What It Is
It's a well-known fact that Doug Dubach has played an integral part in developing the all-new 2010 Yamaha YZ450F. His experience with the bike's R&D has gone a long way towards producing a good exhaust system. The space limitations of the "tornado" style exhaust header have given a lot of exhaust companies headaches, but DRD has found a way to produce more power. Built out of titanium, the header features a resonance chamber mounted in the middle of the tornado, while the muffler can is made from carbon fiber with a magnesium end cap. All told, this is one lightweight system that doesn't just look pretty.
Fitment is excellent, as the entire system mounted right up to our YZ450F test bike. Out on the track, the power gains were noticeable. The DRD system added slightly to the low-end power, while simultaneously increasing the top-end power. When I first rode the YZ450F, my biggest complaint was the lack of top-end over-rev.
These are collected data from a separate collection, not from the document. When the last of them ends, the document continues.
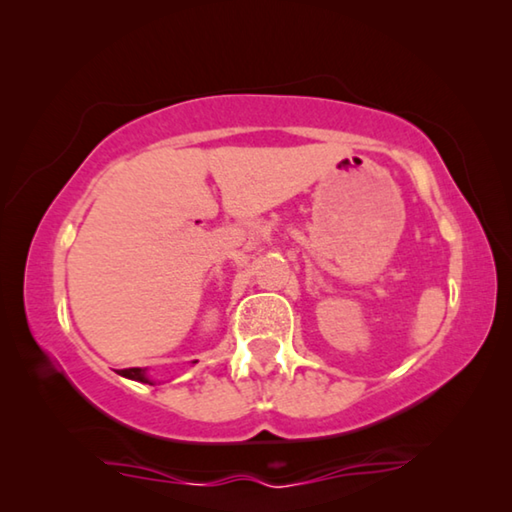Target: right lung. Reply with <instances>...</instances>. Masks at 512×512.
Segmentation results:
<instances>
[{"label": "right lung", "instance_id": "right-lung-1", "mask_svg": "<svg viewBox=\"0 0 512 512\" xmlns=\"http://www.w3.org/2000/svg\"><path fill=\"white\" fill-rule=\"evenodd\" d=\"M118 373H120V376L129 378V380H139V383H150V378L145 376V369H139V367H134V369H120ZM150 385H152V383H150Z\"/></svg>", "mask_w": 512, "mask_h": 512}]
</instances>
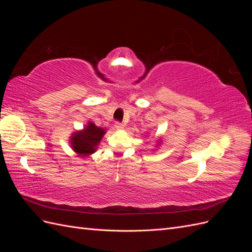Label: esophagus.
Masks as SVG:
<instances>
[{
    "label": "esophagus",
    "instance_id": "1",
    "mask_svg": "<svg viewBox=\"0 0 252 252\" xmlns=\"http://www.w3.org/2000/svg\"><path fill=\"white\" fill-rule=\"evenodd\" d=\"M114 126H116V128L118 129V130H121V129H123L125 127V125L123 123H121V122H117L116 125H114Z\"/></svg>",
    "mask_w": 252,
    "mask_h": 252
}]
</instances>
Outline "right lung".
I'll list each match as a JSON object with an SVG mask.
<instances>
[{
    "mask_svg": "<svg viewBox=\"0 0 252 252\" xmlns=\"http://www.w3.org/2000/svg\"><path fill=\"white\" fill-rule=\"evenodd\" d=\"M104 133L105 130L103 128H98L89 122V125L83 131L74 133L71 136L73 150L83 157L94 154Z\"/></svg>",
    "mask_w": 252,
    "mask_h": 252,
    "instance_id": "add662e5",
    "label": "right lung"
}]
</instances>
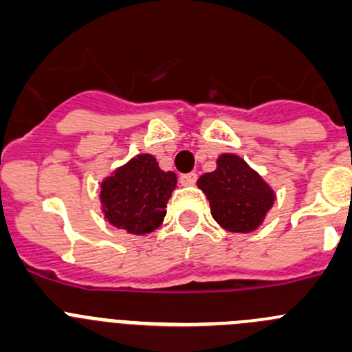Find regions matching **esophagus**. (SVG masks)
Masks as SVG:
<instances>
[{
    "mask_svg": "<svg viewBox=\"0 0 352 352\" xmlns=\"http://www.w3.org/2000/svg\"><path fill=\"white\" fill-rule=\"evenodd\" d=\"M196 179H198L196 173H184V175H180V184L182 186H195Z\"/></svg>",
    "mask_w": 352,
    "mask_h": 352,
    "instance_id": "34e87169",
    "label": "esophagus"
}]
</instances>
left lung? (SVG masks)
<instances>
[{
  "instance_id": "obj_1",
  "label": "left lung",
  "mask_w": 352,
  "mask_h": 352,
  "mask_svg": "<svg viewBox=\"0 0 352 352\" xmlns=\"http://www.w3.org/2000/svg\"><path fill=\"white\" fill-rule=\"evenodd\" d=\"M215 164L214 172L196 182L210 204L212 217L231 233L256 231L274 207V188L236 154H221Z\"/></svg>"
}]
</instances>
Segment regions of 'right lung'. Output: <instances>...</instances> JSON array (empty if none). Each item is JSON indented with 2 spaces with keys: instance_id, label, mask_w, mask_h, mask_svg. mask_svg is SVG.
<instances>
[{
  "instance_id": "right-lung-1",
  "label": "right lung",
  "mask_w": 352,
  "mask_h": 352,
  "mask_svg": "<svg viewBox=\"0 0 352 352\" xmlns=\"http://www.w3.org/2000/svg\"><path fill=\"white\" fill-rule=\"evenodd\" d=\"M175 188V173L163 172L153 154H137L103 179L101 212L117 230L148 235L163 223Z\"/></svg>"
}]
</instances>
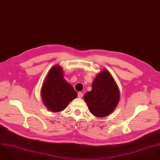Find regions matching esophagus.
<instances>
[{
    "label": "esophagus",
    "mask_w": 160,
    "mask_h": 160,
    "mask_svg": "<svg viewBox=\"0 0 160 160\" xmlns=\"http://www.w3.org/2000/svg\"><path fill=\"white\" fill-rule=\"evenodd\" d=\"M83 96V93L82 92H80L78 93V98H82Z\"/></svg>",
    "instance_id": "obj_1"
}]
</instances>
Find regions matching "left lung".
<instances>
[{
  "instance_id": "obj_1",
  "label": "left lung",
  "mask_w": 160,
  "mask_h": 160,
  "mask_svg": "<svg viewBox=\"0 0 160 160\" xmlns=\"http://www.w3.org/2000/svg\"><path fill=\"white\" fill-rule=\"evenodd\" d=\"M89 111L94 116L103 118L116 109L120 100V91L108 70L100 71L92 85V90L84 95Z\"/></svg>"
}]
</instances>
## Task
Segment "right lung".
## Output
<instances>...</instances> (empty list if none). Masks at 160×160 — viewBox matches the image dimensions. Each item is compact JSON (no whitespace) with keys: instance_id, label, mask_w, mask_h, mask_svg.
<instances>
[{"instance_id":"right-lung-1","label":"right lung","mask_w":160,"mask_h":160,"mask_svg":"<svg viewBox=\"0 0 160 160\" xmlns=\"http://www.w3.org/2000/svg\"><path fill=\"white\" fill-rule=\"evenodd\" d=\"M43 103L49 111H63L68 104L77 97V92L63 78V68L58 65L51 67L41 87Z\"/></svg>"}]
</instances>
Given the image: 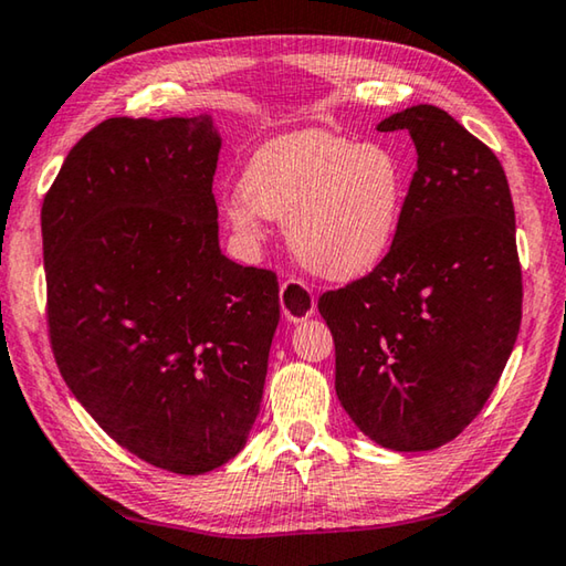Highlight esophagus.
<instances>
[{"mask_svg": "<svg viewBox=\"0 0 566 566\" xmlns=\"http://www.w3.org/2000/svg\"><path fill=\"white\" fill-rule=\"evenodd\" d=\"M280 302H282V312L290 319L300 322V319H307L312 312H315L317 302H315V294L307 284L302 280H284L282 282V290H280Z\"/></svg>", "mask_w": 566, "mask_h": 566, "instance_id": "34e87169", "label": "esophagus"}]
</instances>
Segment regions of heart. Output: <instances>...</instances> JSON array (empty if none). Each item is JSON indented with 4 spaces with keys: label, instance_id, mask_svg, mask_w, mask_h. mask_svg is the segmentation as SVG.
<instances>
[{
    "label": "heart",
    "instance_id": "heart-1",
    "mask_svg": "<svg viewBox=\"0 0 566 566\" xmlns=\"http://www.w3.org/2000/svg\"><path fill=\"white\" fill-rule=\"evenodd\" d=\"M410 170L388 143L300 130L249 158L231 229L262 239V219L284 221L286 244L310 272L347 282L378 266L398 237Z\"/></svg>",
    "mask_w": 566,
    "mask_h": 566
}]
</instances>
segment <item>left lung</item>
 I'll return each instance as SVG.
<instances>
[{"label":"left lung","instance_id":"8db88e82","mask_svg":"<svg viewBox=\"0 0 566 566\" xmlns=\"http://www.w3.org/2000/svg\"><path fill=\"white\" fill-rule=\"evenodd\" d=\"M418 170L388 256L319 297L337 398L375 443L453 441L496 388L522 325L514 203L493 150L436 105L385 118Z\"/></svg>","mask_w":566,"mask_h":566}]
</instances>
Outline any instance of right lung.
Instances as JSON below:
<instances>
[{
	"instance_id": "obj_1",
	"label": "right lung",
	"mask_w": 566,
	"mask_h": 566,
	"mask_svg": "<svg viewBox=\"0 0 566 566\" xmlns=\"http://www.w3.org/2000/svg\"><path fill=\"white\" fill-rule=\"evenodd\" d=\"M219 148L209 115L107 118L42 201L62 378L115 443L184 476L241 451L280 325L276 274L219 249Z\"/></svg>"
}]
</instances>
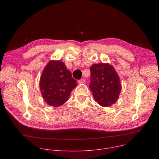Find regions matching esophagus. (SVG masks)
Segmentation results:
<instances>
[{"mask_svg":"<svg viewBox=\"0 0 159 159\" xmlns=\"http://www.w3.org/2000/svg\"><path fill=\"white\" fill-rule=\"evenodd\" d=\"M85 82V80L84 79H80L78 80V83L79 84H83V83Z\"/></svg>","mask_w":159,"mask_h":159,"instance_id":"1","label":"esophagus"}]
</instances>
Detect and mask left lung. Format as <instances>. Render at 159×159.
<instances>
[{
	"label": "left lung",
	"instance_id": "left-lung-1",
	"mask_svg": "<svg viewBox=\"0 0 159 159\" xmlns=\"http://www.w3.org/2000/svg\"><path fill=\"white\" fill-rule=\"evenodd\" d=\"M89 89L95 101L104 107L113 104L121 91L119 77L110 64H95L90 67Z\"/></svg>",
	"mask_w": 159,
	"mask_h": 159
}]
</instances>
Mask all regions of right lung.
<instances>
[{"mask_svg": "<svg viewBox=\"0 0 159 159\" xmlns=\"http://www.w3.org/2000/svg\"><path fill=\"white\" fill-rule=\"evenodd\" d=\"M77 83L61 61L49 62L41 75L40 88L45 102L54 107L60 106L68 101L71 91Z\"/></svg>", "mask_w": 159, "mask_h": 159, "instance_id": "obj_1", "label": "right lung"}]
</instances>
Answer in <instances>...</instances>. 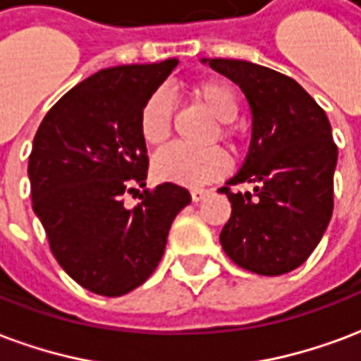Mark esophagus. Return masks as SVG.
I'll return each instance as SVG.
<instances>
[{
  "label": "esophagus",
  "instance_id": "obj_1",
  "mask_svg": "<svg viewBox=\"0 0 361 361\" xmlns=\"http://www.w3.org/2000/svg\"><path fill=\"white\" fill-rule=\"evenodd\" d=\"M190 194L194 202H202V200L206 198L207 194H212V190H209V188H192Z\"/></svg>",
  "mask_w": 361,
  "mask_h": 361
}]
</instances>
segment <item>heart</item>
<instances>
[{"instance_id":"heart-1","label":"heart","mask_w":361,"mask_h":361,"mask_svg":"<svg viewBox=\"0 0 361 361\" xmlns=\"http://www.w3.org/2000/svg\"><path fill=\"white\" fill-rule=\"evenodd\" d=\"M194 99L206 107L221 123H231L240 111V99L235 86L223 80H207L192 90ZM173 128V102L167 92L155 90L144 102L140 111V134L149 146H161L169 140ZM221 136L231 138V128L219 126ZM228 171V157L221 148L194 149L186 146H171L155 157V177L167 183L200 186L212 183Z\"/></svg>"}]
</instances>
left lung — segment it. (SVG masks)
Instances as JSON below:
<instances>
[{
  "instance_id": "8db88e82",
  "label": "left lung",
  "mask_w": 361,
  "mask_h": 361,
  "mask_svg": "<svg viewBox=\"0 0 361 361\" xmlns=\"http://www.w3.org/2000/svg\"><path fill=\"white\" fill-rule=\"evenodd\" d=\"M240 86L252 109L246 159L219 192L231 202L221 246L257 275H285L306 262L333 215L336 144L327 115L294 78L240 59H202ZM252 182L254 192H230Z\"/></svg>"
}]
</instances>
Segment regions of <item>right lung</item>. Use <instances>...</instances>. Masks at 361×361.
<instances>
[{
	"label": "right lung",
	"instance_id": "obj_1",
	"mask_svg": "<svg viewBox=\"0 0 361 361\" xmlns=\"http://www.w3.org/2000/svg\"><path fill=\"white\" fill-rule=\"evenodd\" d=\"M178 59L119 65L71 88L46 113L28 157L32 209L65 273L86 290L123 296L161 262L173 219L190 192L173 183L146 186L148 149L140 111Z\"/></svg>",
	"mask_w": 361,
	"mask_h": 361
}]
</instances>
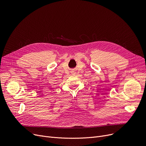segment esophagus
<instances>
[{
    "label": "esophagus",
    "mask_w": 146,
    "mask_h": 146,
    "mask_svg": "<svg viewBox=\"0 0 146 146\" xmlns=\"http://www.w3.org/2000/svg\"><path fill=\"white\" fill-rule=\"evenodd\" d=\"M73 74H75V73H73Z\"/></svg>",
    "instance_id": "obj_1"
}]
</instances>
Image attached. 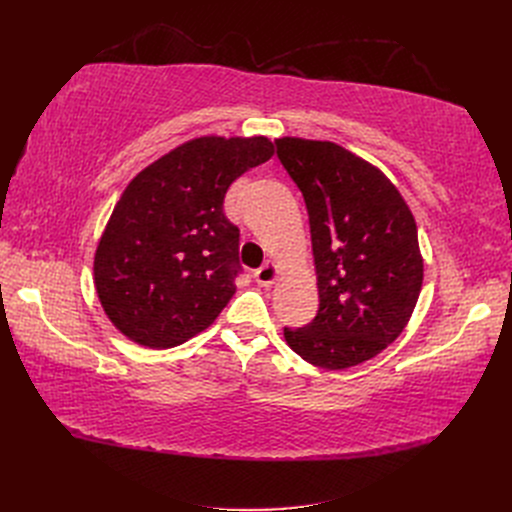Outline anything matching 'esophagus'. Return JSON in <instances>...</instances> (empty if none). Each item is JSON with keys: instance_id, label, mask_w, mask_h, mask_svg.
<instances>
[{"instance_id": "esophagus-1", "label": "esophagus", "mask_w": 512, "mask_h": 512, "mask_svg": "<svg viewBox=\"0 0 512 512\" xmlns=\"http://www.w3.org/2000/svg\"><path fill=\"white\" fill-rule=\"evenodd\" d=\"M255 280H257V284H259V286H263V288H270V286L278 280V267H276L274 263L267 261L265 265H261L259 270L255 272Z\"/></svg>"}]
</instances>
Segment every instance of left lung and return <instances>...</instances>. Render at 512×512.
<instances>
[{"label": "left lung", "mask_w": 512, "mask_h": 512, "mask_svg": "<svg viewBox=\"0 0 512 512\" xmlns=\"http://www.w3.org/2000/svg\"><path fill=\"white\" fill-rule=\"evenodd\" d=\"M301 188L311 226L319 309L284 328L307 363L348 369L373 359L407 328L423 284L417 224L382 170L330 141L276 139Z\"/></svg>", "instance_id": "left-lung-1"}]
</instances>
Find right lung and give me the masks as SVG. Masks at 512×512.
Returning <instances> with one entry per match:
<instances>
[{
    "mask_svg": "<svg viewBox=\"0 0 512 512\" xmlns=\"http://www.w3.org/2000/svg\"><path fill=\"white\" fill-rule=\"evenodd\" d=\"M274 155L267 137H199L134 176L93 261L99 303L132 342L172 348L209 328L236 292L228 186Z\"/></svg>",
    "mask_w": 512,
    "mask_h": 512,
    "instance_id": "right-lung-1",
    "label": "right lung"
}]
</instances>
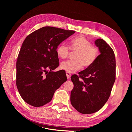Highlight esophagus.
<instances>
[{
  "label": "esophagus",
  "mask_w": 132,
  "mask_h": 132,
  "mask_svg": "<svg viewBox=\"0 0 132 132\" xmlns=\"http://www.w3.org/2000/svg\"><path fill=\"white\" fill-rule=\"evenodd\" d=\"M66 75H67V77L68 78V79H70V77H71V74L69 73H66Z\"/></svg>",
  "instance_id": "1"
}]
</instances>
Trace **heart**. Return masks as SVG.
Listing matches in <instances>:
<instances>
[{"label":"heart","mask_w":132,"mask_h":132,"mask_svg":"<svg viewBox=\"0 0 132 132\" xmlns=\"http://www.w3.org/2000/svg\"><path fill=\"white\" fill-rule=\"evenodd\" d=\"M69 49L74 52V61H68L61 63V68L66 72L74 73L82 68H89L94 64L99 55L97 48L84 36L73 38L69 42V48L61 44L56 48V54L59 58L64 59L68 57Z\"/></svg>","instance_id":"b5f03b06"}]
</instances>
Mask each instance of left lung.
Returning <instances> with one entry per match:
<instances>
[{"label": "left lung", "instance_id": "8db88e82", "mask_svg": "<svg viewBox=\"0 0 132 132\" xmlns=\"http://www.w3.org/2000/svg\"><path fill=\"white\" fill-rule=\"evenodd\" d=\"M100 54L93 65L73 75L71 105L80 113L91 114L100 110L109 99L116 79V59L112 48L101 38L95 41Z\"/></svg>", "mask_w": 132, "mask_h": 132}]
</instances>
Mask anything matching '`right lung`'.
Listing matches in <instances>:
<instances>
[{
    "label": "right lung",
    "mask_w": 132,
    "mask_h": 132,
    "mask_svg": "<svg viewBox=\"0 0 132 132\" xmlns=\"http://www.w3.org/2000/svg\"><path fill=\"white\" fill-rule=\"evenodd\" d=\"M74 31L46 26L27 36L16 62L19 93L28 104L40 107L50 102L67 80L65 72L53 71L59 66L56 48Z\"/></svg>",
    "instance_id": "add662e5"
}]
</instances>
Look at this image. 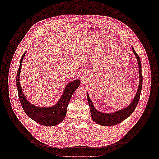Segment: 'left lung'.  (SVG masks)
Wrapping results in <instances>:
<instances>
[{
	"mask_svg": "<svg viewBox=\"0 0 159 159\" xmlns=\"http://www.w3.org/2000/svg\"><path fill=\"white\" fill-rule=\"evenodd\" d=\"M131 48L134 55L135 56L136 59L137 60V63L139 66V83L138 89L137 90V92L134 95V97L131 103H130L127 107H124L120 110L116 111L113 113H103L102 111H99L94 106V105L92 102V101L90 99L88 92H87V98L88 103L90 107V112L93 121L98 125L102 126H112L115 125L118 123H120L126 119L131 115L134 110L135 109L137 105L138 104L139 98H140L141 91L142 89V85H143V76L141 74V60L139 57V55L137 54L134 51L133 47L131 46Z\"/></svg>",
	"mask_w": 159,
	"mask_h": 159,
	"instance_id": "left-lung-1",
	"label": "left lung"
}]
</instances>
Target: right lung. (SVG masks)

The stock bike just seemed to stop pulling up top. The DRD system alleviated that gripe, making the YZF more fun to ride, as there was plenty of power down long straights, and off fast jumps it could be revved out further while still pulling strong. Down low, the bike still barked, digging for traction at the initial crack of the throttle. In a sense, the DRD system gave the bike a more usable power characteristic by broadening the power delivery over the entire rpm curve.
I had some trouble removing the system when the muffler and header galled together. Titanium tends to do this, though, so be aware when purchasing any titanium system.
I came away from this test very impressed with the power gains of the DRD system. With the nature of the tornado header on the new YZF, gaining more power out of the bike is difficult, but DRD has managed to accomplish just that.